- What the task asks
Which lines mention "United"? Show each one from the listing.

╔══

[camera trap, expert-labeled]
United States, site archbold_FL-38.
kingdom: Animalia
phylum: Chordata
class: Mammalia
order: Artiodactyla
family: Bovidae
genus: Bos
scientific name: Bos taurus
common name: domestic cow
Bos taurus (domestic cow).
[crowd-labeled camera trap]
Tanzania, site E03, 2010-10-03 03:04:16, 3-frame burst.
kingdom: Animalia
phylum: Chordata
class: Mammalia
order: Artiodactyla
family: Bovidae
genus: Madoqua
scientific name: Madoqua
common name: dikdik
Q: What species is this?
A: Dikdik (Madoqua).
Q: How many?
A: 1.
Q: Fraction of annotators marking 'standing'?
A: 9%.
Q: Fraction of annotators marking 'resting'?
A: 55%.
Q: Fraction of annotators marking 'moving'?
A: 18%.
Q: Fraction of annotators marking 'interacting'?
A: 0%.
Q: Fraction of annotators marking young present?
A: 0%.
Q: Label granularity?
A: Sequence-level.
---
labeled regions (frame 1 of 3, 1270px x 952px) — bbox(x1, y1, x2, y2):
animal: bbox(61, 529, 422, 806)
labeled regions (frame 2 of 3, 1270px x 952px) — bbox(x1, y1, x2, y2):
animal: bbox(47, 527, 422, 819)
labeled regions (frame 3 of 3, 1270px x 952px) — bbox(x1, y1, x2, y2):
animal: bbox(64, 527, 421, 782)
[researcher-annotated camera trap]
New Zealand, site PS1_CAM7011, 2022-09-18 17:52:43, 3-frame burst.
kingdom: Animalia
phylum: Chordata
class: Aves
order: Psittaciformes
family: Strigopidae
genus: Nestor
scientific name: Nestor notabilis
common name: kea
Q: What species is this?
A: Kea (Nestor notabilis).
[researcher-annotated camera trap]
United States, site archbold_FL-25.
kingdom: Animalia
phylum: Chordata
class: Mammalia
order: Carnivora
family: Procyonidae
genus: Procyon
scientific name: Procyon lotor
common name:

╚══

- Solution
United States, site archbold_FL-38.
United States, site archbold_FL-25.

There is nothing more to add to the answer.